-- START OF Listing --
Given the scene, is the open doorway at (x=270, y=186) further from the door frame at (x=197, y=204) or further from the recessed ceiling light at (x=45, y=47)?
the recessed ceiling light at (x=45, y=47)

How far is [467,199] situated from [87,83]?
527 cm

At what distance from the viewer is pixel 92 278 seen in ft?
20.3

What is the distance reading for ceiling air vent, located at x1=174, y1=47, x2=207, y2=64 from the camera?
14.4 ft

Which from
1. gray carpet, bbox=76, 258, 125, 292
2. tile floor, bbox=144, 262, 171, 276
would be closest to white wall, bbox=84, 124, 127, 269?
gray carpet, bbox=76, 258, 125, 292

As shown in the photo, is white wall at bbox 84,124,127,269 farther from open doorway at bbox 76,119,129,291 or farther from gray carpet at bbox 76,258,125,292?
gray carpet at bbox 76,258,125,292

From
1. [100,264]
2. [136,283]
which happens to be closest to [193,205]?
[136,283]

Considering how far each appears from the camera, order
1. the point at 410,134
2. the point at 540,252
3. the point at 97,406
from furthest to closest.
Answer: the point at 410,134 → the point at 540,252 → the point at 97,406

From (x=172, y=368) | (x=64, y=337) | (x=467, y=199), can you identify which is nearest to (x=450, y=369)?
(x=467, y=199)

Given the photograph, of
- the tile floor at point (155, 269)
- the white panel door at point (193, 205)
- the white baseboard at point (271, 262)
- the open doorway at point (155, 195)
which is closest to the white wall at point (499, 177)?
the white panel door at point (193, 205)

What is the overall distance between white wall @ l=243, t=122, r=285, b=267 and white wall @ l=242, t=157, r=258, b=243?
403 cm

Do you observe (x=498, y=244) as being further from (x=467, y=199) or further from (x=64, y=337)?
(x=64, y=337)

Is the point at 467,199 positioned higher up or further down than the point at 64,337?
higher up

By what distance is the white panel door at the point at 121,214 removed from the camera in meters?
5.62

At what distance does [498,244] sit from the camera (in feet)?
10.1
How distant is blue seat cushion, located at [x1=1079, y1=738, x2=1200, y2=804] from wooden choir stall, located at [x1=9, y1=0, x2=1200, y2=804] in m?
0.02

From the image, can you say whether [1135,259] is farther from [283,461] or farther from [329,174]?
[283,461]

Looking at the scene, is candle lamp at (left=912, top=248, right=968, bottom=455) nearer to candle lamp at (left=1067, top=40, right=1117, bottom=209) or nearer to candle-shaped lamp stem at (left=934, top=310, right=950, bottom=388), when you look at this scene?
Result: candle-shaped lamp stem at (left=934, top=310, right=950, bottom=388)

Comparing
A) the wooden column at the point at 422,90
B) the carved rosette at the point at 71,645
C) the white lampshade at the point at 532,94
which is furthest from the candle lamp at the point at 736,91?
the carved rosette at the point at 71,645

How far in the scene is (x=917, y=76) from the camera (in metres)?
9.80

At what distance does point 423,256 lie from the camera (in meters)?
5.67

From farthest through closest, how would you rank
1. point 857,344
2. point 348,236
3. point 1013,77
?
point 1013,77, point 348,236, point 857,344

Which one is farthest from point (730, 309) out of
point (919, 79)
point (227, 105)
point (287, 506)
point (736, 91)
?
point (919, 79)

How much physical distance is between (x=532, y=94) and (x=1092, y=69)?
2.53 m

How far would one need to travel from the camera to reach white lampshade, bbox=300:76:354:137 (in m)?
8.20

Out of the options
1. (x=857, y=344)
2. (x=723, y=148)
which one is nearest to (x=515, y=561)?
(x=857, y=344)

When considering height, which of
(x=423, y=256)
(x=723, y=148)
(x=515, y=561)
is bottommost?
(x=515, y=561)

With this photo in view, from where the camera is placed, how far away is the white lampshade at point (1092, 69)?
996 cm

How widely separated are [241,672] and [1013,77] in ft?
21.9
-- END OF Listing --
-- START OF Listing --
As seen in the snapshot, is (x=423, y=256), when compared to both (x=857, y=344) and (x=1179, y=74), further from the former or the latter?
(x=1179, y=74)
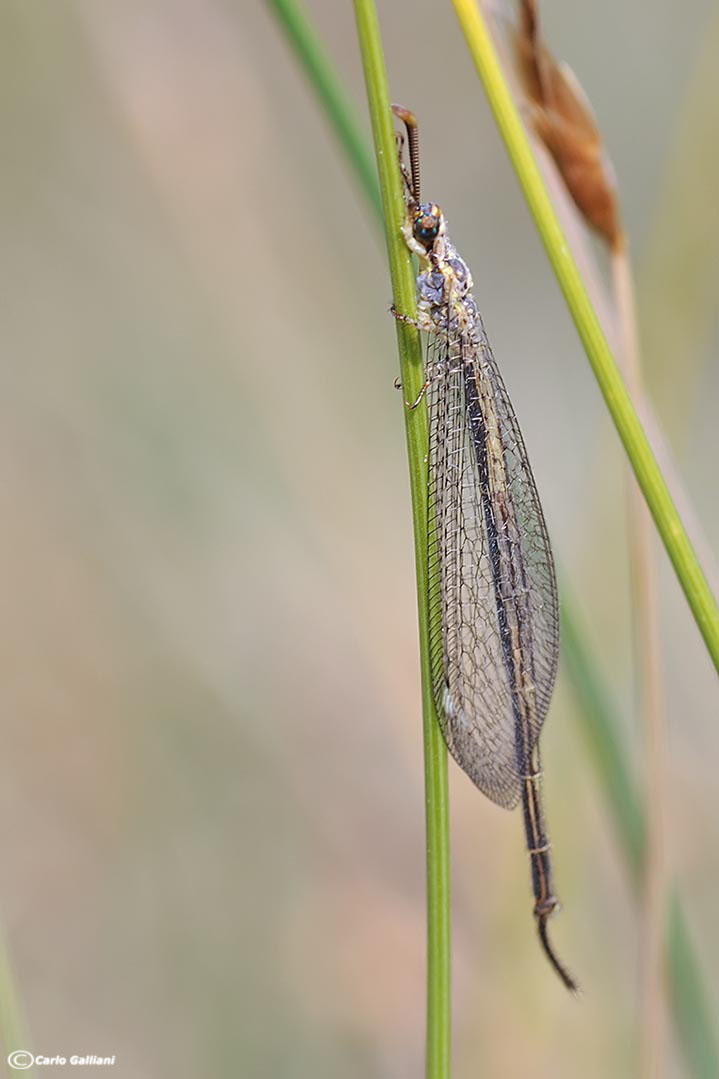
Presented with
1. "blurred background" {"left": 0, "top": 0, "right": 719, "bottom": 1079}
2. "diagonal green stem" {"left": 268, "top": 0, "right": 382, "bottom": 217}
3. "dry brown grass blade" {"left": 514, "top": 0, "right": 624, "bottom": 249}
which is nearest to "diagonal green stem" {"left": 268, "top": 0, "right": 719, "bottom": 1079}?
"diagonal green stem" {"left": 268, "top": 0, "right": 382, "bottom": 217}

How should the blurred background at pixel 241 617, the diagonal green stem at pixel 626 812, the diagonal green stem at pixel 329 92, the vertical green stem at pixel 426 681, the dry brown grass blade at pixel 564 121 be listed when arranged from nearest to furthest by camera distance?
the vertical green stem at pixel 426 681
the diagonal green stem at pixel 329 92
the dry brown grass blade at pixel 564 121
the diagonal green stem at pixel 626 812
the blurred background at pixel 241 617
-- END OF Listing --
Task -
Pick out each line of the material above that contains the string "furthest", treating uppercase and lowercase as different, and copy every such line in full.

Solution to this problem -
from furthest to closest.
which is furthest from the candle lamp at the point at 736,91?
How should the blurred background at pixel 241 617, the diagonal green stem at pixel 626 812, the diagonal green stem at pixel 329 92, the vertical green stem at pixel 426 681, the dry brown grass blade at pixel 564 121 be listed when arranged from nearest to furthest by camera distance?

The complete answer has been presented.